── Excerpted data
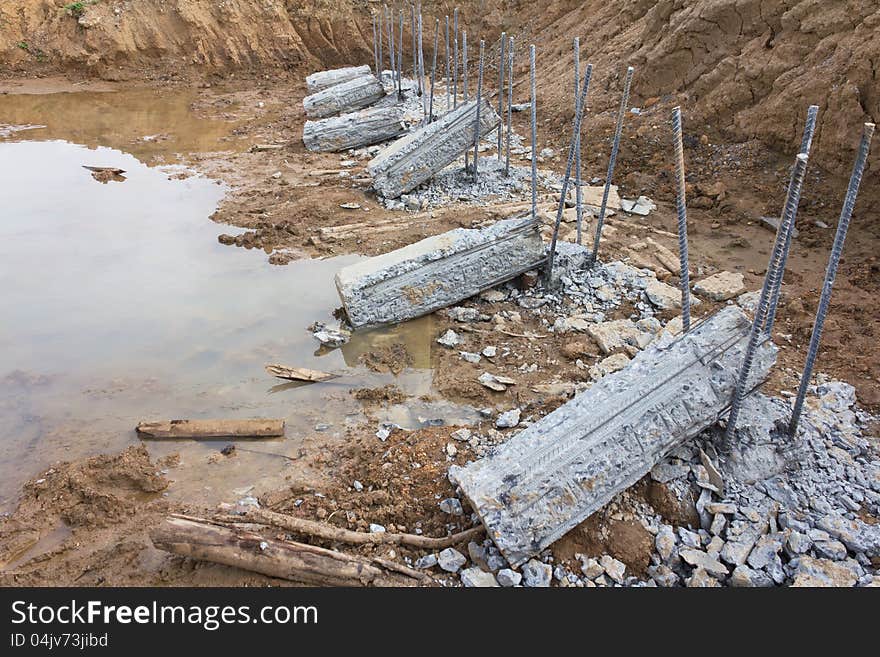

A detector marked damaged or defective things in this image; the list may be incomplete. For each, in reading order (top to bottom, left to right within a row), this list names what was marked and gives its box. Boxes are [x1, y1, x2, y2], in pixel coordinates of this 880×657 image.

broken concrete chunk [306, 65, 372, 92]
broken concrete chunk [302, 74, 384, 119]
broken concrete chunk [302, 107, 406, 154]
broken concrete chunk [366, 96, 502, 196]
broken concrete chunk [336, 215, 548, 328]
broken concrete pile [336, 215, 548, 328]
rusty steel rod [544, 63, 600, 284]
rusty steel rod [588, 64, 636, 262]
rusty steel rod [672, 107, 692, 336]
broken concrete chunk [696, 270, 744, 302]
rusty steel rod [720, 152, 812, 440]
rusty steel rod [764, 106, 820, 338]
rusty steel rod [792, 123, 872, 438]
broken concrete pile [450, 304, 772, 568]
broken concrete chunk [454, 304, 776, 568]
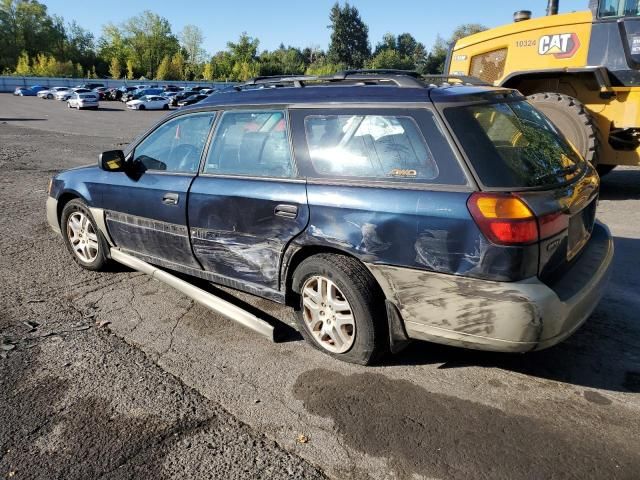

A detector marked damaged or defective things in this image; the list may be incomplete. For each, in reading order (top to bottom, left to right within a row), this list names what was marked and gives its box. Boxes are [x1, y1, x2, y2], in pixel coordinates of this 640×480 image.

damaged blue wagon [46, 70, 616, 364]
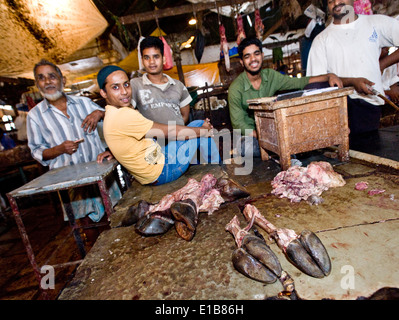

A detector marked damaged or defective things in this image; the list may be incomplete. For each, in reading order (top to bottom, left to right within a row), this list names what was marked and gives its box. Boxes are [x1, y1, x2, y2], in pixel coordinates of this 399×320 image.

rusty metal table [248, 85, 354, 170]
rusty metal table [6, 160, 121, 296]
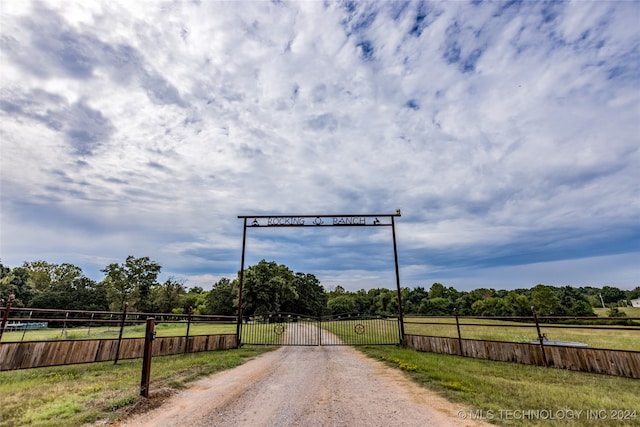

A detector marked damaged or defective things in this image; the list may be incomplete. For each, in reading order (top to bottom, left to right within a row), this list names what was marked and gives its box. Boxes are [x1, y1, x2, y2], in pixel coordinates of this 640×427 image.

rusted metal post [532, 308, 548, 368]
────
◆ **Task description**:
Give back all of the data exactly, but not the pictures.

◆ **Task response**:
A detector marked damaged or defective things in this image; the list may be incomplete. For each, in reading order (top to bottom, left to right within a row), this list names what was marked and gives its box. Boxes are [x1, y1, x2, y2], in pixel coordinates of this 880×657 image.

broken concrete chunk [306, 65, 372, 92]
broken concrete chunk [302, 74, 384, 119]
broken concrete chunk [302, 107, 406, 154]
broken concrete chunk [366, 96, 502, 196]
broken concrete chunk [336, 215, 548, 328]
broken concrete pile [336, 215, 548, 328]
rusty steel rod [544, 63, 600, 284]
rusty steel rod [588, 64, 636, 262]
rusty steel rod [672, 107, 692, 336]
broken concrete chunk [696, 270, 744, 302]
rusty steel rod [720, 152, 812, 440]
rusty steel rod [764, 106, 820, 338]
rusty steel rod [792, 123, 872, 438]
broken concrete pile [450, 304, 772, 568]
broken concrete chunk [454, 304, 776, 568]

A detector marked damaged or defective things in this image; the list may be incomplete. For each, in reading order (top to bottom, left to right within a row), this list names what was marked and gives its box. Boxes are [x1, y1, x2, y2], in pixel coordinates of this 640×480 image.

damaged blue wagon [46, 70, 616, 364]

A detector marked damaged or defective things in this image; the list may be incomplete. For each, in reading order (top to bottom, left to right within a row), this list names what was marked and gives its box. Boxes are [x1, y1, x2, y2], in pixel coordinates of this 399×320 image.

rusty metal table [248, 85, 354, 170]
rusty metal table [6, 160, 121, 296]

A detector marked damaged or defective things in this image; the list may be incomplete. For each, in reading order (top to bottom, left to right within a row), this list names what was marked and gives its box. Boxes are [x1, y1, x2, y2], in pixel coordinates of this 640×427 image.

rusted metal post [532, 308, 548, 368]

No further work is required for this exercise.